Given this scenario, Markdown might even be more work than less work. If you are a Word power user and you have everything set up properly, you will be able to get accurate DTP results that are just impossible to achieve with Markdown alone because Markdown is “just” plain text with some markup information. For accuracy, when it comes down to styles and layouts, you will have to use something that processes your Markdown writings. Depending on the tools or apps you use with Markdown, you will achieve the same accuracy as with Word or whatever, but you will have to do some more work in order to write your own templates or styles. If you want to have an individual template that is. Using Markdown with already built-in templates like in Ulysses or tools like that is very easy, though.

If you are writing something that you just need to get out of your brain and into your Mac or iPad without knowing where to go next, consider Markdown.

If you are writing something that will end up in several places at the same time like on your blog, in an email, in a Word/Pages document, in a PDF and wherever else, consider Markdown.

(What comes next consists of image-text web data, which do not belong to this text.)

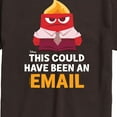 thumbnail image 2 of Inside Out - Could Have Been An Email - Men's Short Sleeve Graphic T-Shirt, 2 of 4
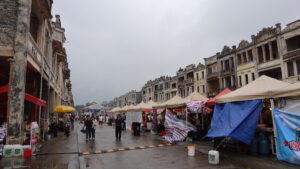 香港・マカオ・広東省・の写真　珠江デルタと赤坎（チーカン）鎮8-7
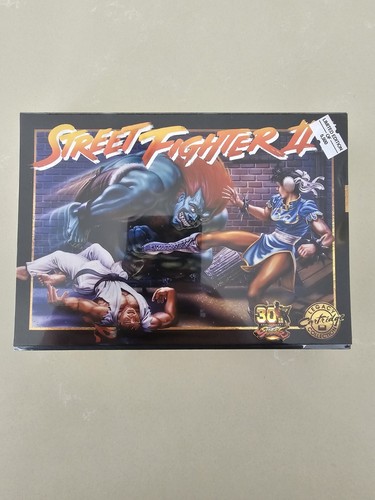 Street fighter 30th - street, ii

If you want to store text for the ages in order to get back to it in 40 years, consider Markdown.

If you want to use Markdown because “all the cool kids do”, then do not deal with it.

To me, Markdown is a nice concept to enable you getting texts out quickly and with the possibility to process them afterwards for several use cases. Markdown is nothing new. Concept-wise, it is like LaTeX and LaTeX has been around for almost 40 years now. Of course, LaTeX has a different background and a different purpose. But the concept is similar. Web writers are Markdown’s target audience. And writing for the web is just great with Markdown - even here in the Discourse forums.

Regarding the different Markdown flavours, I would recommend to just use Markdown like explained directly at the source: Daring Fireball: Markdown

This will provide you with 100% consistency across all platforms and across every app.

If this is not enough, you could use Markdown Extended in addition to Markdown:

I use Markdown Extended and I am quite pleased with it because it provides me with more possibilities than Markdown does and still, it is quite universal.

What I personally do not like very much, is to extend it even more in order to make it even “better”. For instance, Ulysses uses something they are calling Markdown XL (wich equals to Markdown plus Markdown Extended plus even more stuff). My understanding is that nobody uses Markdown XL outside of Ulysses. So, using Markdown XL may cause your writings to lose one of their biggest advantages of Markdown: universality. But that is not a real problem: just limit yourself just to Markdown or Markdown Extended in Ulysses and you are fine everywhere, too.

5 Likes

Can I just enable regular Markdown in Ulysses instead fo Markdown XL so things are compatible? Is there anything else I need to do or should my documents in Ulysses then auto-convert?

1 Like

Yes, there’s an option for that in the preferences.